Já Luciana empreendia desde os 23 anos e levou sua empresa de live marketing para eventos corporativos, criada da sala da casa dos pais, para um escritório na Berrini (importante centro empresarial de São Paulo) e para a internacionalização. A partir da maternidade, começou a perceber que a loucura profissional estava ficando incompatível com o que vislumbrava para o futuro. Veio ainda a gestação molar, quando teve o uso de uma série de produtos vetado pelos médicos. “Sempre tive cuidado com a alimentação, mas nunca havia pensado que também nos alimentamos pela pele. Conheci então marcas de formulação limpas”, relembra.
Enquanto Luciana passava por um sabático, afastada das funções da empresa para focar no tratamento, encontrou Patrícia em um jantar entre amigos. Naquela noite, abriram o coração sobre seus anseios e dúvidas sobre a vida profissional. Após um ano viajando por Estados Unidos e Europa para conhecer e desenvolver formulações com um time multidisciplinar formado por dermatologistas, maquiadores e químicos, a dupla teve a segurança de lançar a Care. “Repensar o consumo é algo geral. Uma vez que você inicia esta caminhada, invariavelmente acaba esbarrando em todas as áreas da vida, não importa por onde começa. O olhar fica mais aguçado”, diz Luciana. “Não somos ativistas, radicais. Procuramos fornecer informação de qualidade e, a partir disso, cada um faz as suas escolhas.”
No início deste ano, a Care foi reconhecida como marca minimalista pelo WGSN, empresa referência de previsão de tendências de consumo, citando consumidores “preocupados com rotinas que maximizem eficiência e eficácia por meio de produtos multifuncionais que são melhores para a pele, o planeta e o bolso”.
Neste ano, a Care deve lançar mais dois produtos, incluindo o retorno de um item desenvolvido especialmente para as crianças, inspirado em Valentina, 8 anos, filha de Luciana.

————

Liste todas as especialidades profissionais que formavam o time multidisciplinar mencionado no texto sobre a marca Care.

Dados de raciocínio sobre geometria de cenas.

————

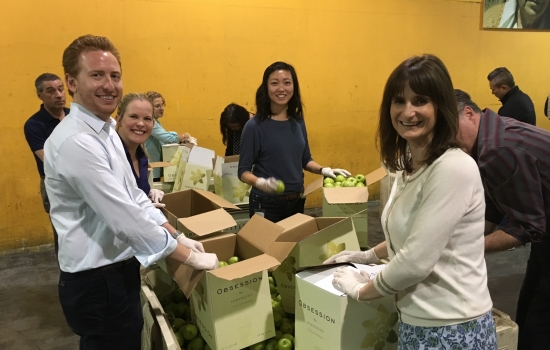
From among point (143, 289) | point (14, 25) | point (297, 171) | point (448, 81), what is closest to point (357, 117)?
point (297, 171)

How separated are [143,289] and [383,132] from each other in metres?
1.20

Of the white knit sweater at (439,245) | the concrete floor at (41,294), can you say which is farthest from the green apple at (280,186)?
the concrete floor at (41,294)

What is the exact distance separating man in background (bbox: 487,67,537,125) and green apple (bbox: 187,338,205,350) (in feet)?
13.9

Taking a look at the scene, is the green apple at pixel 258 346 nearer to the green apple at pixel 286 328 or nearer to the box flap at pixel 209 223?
the green apple at pixel 286 328

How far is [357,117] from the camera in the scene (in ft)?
17.2

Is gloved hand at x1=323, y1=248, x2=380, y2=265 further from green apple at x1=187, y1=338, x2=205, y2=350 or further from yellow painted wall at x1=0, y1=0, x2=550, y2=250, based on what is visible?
yellow painted wall at x1=0, y1=0, x2=550, y2=250

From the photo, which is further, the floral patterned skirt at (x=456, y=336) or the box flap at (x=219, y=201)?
the box flap at (x=219, y=201)

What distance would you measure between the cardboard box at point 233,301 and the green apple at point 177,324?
167 millimetres

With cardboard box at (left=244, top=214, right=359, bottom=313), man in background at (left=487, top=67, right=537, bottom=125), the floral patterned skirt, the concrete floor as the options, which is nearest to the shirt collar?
cardboard box at (left=244, top=214, right=359, bottom=313)

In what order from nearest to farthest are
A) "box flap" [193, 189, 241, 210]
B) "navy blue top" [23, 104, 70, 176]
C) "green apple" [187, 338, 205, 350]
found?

————

Resposta ao problema. Dermatologistas, maquiadores e químicos.